Menurut Grabda (1991), sistem pencernaan nematoda dimulai dengan mulut yang dikelilingi oleh bibir (labia), biasanya terdapat tiga buah bibir (satu terletak dorsal dan dua pada ventro-lateral), yang dapat ditemukan pada spesies Anisakis spp. Pada spesies lain (Contracaecum spp.), terdapat struktur di antara bibir yang disebut interlabia dan ada pula beberapa spesies yang sama sekali tidak memiliki bibir (Philometra spp.). Pada Camallanus spp. mulut terbuka masuk ke dalam kapsul bukal dengan kutikula yang tebal. Mulut berlanjut ke esofagus yang memiliki dinding otot tebal. Pada beberapa spesies, esofagus dan usus dipisahkan oleh kelenjar ventrikulus. Pola hubungan antara esofagus-ventrikulus inilah yang menjadi kunci karakteristik taksonomi untuk mengidentifikasi spesies dari famili Anisakidae. Usus merupakan sebuah tabung lurus yang dibentuk oleh selapis sel-sel usus dan jumlahnya sudah tetap pada masing-masing spesies. Usus berlanjut ke rektum dan akan berakhir pada anus. Pada cacing jantan, vas defferens juga akan bermuara di rektum yang pada beberapa kasus dapat bertindak sebagai kloaka (Grabda 1991).
Menurut Kusumamihardja (1989), nematoda tidak mempunyai sistem peredaran darah. Rongga tubuhnya mengandung haemoglobin, glukosa, protein, garam dan vitamin, yang kesemuanya memenuhi fungsi darah. Sistem sarafnya terdiri atas cincin saraf sekeliling esofagus dan enam saraf posterior yang keluar dari cincin tersebut. Alat indranya terletak pada bibir, daerah serviks, sekitar anus dan sekitar alat kelamin. Sistem ekskresi terdiri atas dua saluran lateral. Kedua saluran tersebut dihubungkan dengan sebuah saluran di daerah esofagus dan saluran yang menghubungkannya dengan lubang pembuangan di daerah ventral daerah esofagus. Bentuk spesifik dari sistem ekskresi ini berbeda-beda pada setiap grup nematoda; dapat berupa bentuk ”H” atau ”U”. Lokasi lubang ekskresi pada nematoda sangat penting dalam sistem taksonomi (Grabda 1991)

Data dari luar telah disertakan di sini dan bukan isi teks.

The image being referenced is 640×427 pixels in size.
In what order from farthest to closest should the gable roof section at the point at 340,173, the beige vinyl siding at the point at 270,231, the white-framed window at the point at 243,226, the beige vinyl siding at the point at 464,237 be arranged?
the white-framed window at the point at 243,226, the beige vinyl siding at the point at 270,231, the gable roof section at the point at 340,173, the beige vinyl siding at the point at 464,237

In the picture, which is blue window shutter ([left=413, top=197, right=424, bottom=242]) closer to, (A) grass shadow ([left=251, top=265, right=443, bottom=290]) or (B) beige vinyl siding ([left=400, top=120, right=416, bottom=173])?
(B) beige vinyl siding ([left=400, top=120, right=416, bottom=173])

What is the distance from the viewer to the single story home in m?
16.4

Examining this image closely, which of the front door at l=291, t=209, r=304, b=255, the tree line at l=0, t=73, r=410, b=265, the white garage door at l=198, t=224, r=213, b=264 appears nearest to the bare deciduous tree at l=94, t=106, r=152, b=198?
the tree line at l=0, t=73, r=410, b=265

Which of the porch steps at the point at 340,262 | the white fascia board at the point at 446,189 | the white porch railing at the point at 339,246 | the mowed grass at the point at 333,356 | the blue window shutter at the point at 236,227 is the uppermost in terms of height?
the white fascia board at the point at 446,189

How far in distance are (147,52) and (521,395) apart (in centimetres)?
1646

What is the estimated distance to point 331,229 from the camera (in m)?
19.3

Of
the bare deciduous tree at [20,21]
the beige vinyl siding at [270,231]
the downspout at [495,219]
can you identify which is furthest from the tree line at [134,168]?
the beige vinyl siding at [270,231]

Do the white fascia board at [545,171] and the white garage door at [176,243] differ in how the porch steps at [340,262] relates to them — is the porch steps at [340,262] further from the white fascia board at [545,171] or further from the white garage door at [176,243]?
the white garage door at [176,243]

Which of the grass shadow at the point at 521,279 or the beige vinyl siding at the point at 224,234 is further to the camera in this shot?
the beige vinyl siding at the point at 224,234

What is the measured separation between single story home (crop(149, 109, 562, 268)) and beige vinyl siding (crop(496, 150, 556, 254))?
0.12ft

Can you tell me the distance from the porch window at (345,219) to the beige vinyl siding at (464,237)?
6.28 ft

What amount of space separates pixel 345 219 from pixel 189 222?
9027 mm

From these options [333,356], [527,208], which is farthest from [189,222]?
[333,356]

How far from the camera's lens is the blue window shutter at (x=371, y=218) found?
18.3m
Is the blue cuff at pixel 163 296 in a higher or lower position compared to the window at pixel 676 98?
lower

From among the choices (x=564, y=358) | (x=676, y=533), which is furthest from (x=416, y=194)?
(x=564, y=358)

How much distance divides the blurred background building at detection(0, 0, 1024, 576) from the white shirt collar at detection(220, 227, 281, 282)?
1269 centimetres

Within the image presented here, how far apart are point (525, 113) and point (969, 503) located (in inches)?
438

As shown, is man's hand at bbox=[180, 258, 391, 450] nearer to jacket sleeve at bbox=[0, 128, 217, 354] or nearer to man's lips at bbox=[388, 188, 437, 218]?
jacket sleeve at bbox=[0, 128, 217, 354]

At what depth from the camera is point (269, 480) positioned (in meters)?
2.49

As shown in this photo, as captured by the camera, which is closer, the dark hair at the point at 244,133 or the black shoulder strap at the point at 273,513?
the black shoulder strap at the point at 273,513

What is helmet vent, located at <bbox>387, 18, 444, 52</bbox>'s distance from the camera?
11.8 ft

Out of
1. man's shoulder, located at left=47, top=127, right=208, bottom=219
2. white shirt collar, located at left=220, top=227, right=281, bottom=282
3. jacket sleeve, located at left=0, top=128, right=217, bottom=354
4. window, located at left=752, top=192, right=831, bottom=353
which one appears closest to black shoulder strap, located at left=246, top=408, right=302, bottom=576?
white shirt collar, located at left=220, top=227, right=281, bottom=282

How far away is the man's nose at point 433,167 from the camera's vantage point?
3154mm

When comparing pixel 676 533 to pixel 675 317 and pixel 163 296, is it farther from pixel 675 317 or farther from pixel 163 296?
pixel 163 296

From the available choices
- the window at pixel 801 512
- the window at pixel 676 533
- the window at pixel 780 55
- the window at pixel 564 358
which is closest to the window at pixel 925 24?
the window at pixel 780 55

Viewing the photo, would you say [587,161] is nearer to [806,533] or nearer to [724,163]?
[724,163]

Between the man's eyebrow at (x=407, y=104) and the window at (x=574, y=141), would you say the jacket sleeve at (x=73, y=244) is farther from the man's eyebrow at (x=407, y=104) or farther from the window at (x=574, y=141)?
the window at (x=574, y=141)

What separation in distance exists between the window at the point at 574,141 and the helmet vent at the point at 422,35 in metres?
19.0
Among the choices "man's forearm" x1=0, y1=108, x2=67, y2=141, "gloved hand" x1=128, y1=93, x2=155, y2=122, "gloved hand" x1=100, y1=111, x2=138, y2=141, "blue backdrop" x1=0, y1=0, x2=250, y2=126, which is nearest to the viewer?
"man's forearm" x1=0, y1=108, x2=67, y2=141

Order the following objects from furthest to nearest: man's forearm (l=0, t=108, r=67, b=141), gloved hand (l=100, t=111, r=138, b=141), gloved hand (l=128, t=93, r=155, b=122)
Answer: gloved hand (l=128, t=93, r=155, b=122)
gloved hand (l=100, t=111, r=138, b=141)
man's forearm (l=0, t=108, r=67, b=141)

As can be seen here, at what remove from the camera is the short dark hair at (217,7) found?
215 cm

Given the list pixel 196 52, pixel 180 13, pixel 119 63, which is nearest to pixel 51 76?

Nematoda tidak memiliki sistem pernafasan dan alat kelamin terpisah antara cacing jantan dan betina (Buchmann & Bresciani 2001). Cheng (1973) menyatakan bahwa secara umum nematoda jantan dapat dibedakan dari nematoda betina dari ukuran dan bentuk tubuhnya dimana nematoda jantan memiliki ukuran yang lebih kecil, ujung posterior yang melingkar dan adanya bursa serta beberapa struktur reproduksi tambahan lainnya yang tidak dimiliki oleh nematoda betina.

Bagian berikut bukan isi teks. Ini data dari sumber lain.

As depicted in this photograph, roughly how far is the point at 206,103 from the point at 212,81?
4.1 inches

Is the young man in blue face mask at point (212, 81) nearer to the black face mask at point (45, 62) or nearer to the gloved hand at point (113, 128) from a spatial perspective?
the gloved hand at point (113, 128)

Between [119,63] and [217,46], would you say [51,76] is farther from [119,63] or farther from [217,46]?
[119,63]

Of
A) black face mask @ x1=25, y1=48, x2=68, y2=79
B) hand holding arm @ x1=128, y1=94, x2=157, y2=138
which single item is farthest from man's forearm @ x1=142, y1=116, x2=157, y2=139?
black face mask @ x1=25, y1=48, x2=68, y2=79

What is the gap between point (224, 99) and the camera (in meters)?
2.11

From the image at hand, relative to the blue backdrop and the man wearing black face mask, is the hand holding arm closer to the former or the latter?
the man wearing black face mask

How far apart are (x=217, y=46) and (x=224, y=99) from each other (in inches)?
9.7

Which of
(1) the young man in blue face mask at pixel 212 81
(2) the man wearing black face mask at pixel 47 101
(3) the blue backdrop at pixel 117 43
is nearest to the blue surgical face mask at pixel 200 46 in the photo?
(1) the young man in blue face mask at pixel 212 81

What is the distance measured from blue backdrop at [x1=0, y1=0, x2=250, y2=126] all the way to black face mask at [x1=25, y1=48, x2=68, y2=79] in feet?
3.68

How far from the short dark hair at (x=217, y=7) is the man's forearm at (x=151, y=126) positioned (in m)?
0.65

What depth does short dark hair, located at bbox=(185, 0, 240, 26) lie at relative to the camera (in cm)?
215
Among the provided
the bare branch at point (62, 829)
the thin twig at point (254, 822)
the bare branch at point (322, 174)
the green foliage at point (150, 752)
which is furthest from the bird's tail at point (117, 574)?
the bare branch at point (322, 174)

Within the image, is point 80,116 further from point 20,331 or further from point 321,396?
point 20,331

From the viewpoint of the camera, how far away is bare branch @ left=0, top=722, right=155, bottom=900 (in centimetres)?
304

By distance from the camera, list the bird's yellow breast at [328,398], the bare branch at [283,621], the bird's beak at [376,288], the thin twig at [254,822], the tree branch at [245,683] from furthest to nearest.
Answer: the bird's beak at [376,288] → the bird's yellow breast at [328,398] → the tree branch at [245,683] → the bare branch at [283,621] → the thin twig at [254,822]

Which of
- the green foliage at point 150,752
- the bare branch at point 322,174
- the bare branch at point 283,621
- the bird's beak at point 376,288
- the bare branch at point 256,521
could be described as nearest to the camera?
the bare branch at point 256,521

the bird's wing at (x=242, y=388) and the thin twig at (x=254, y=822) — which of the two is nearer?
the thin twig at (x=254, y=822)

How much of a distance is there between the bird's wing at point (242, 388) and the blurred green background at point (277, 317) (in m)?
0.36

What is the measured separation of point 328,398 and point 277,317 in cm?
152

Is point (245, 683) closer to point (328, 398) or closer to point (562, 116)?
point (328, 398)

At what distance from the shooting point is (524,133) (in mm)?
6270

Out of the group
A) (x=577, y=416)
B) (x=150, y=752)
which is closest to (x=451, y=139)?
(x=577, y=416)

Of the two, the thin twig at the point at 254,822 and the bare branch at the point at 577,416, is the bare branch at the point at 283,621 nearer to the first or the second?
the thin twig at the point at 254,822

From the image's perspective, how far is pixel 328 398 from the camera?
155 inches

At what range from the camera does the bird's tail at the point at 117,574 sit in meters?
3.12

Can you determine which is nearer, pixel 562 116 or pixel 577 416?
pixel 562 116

Sistem reproduksi jantan terdiri atas testis tunggal, satu atau dua buah spikula sebagai alat kopulasi dan kantung gubernakulum pada beberapa spesies (Cheng 1973). Testes akan berlanjut menjadi vas defferens yang merupakan ujung yang kuat dan berotot serta berfungsi sebagai duktus ejakulatoris. Vas defferens akan bermuara di rektum yang berperan sebagai kloaka (Grabda 1991). Rektum yang dilapisi oleh kutikula akan berakhir pada anus. Menurut Cheng (1973), bentuk, ukuran dan jumlah dari spikula kopulatoris dan struktur alat bantu kopulasi lainnya, merupakan unsur yang sangat penting dalam menentukan taksonomi cacing nematoda.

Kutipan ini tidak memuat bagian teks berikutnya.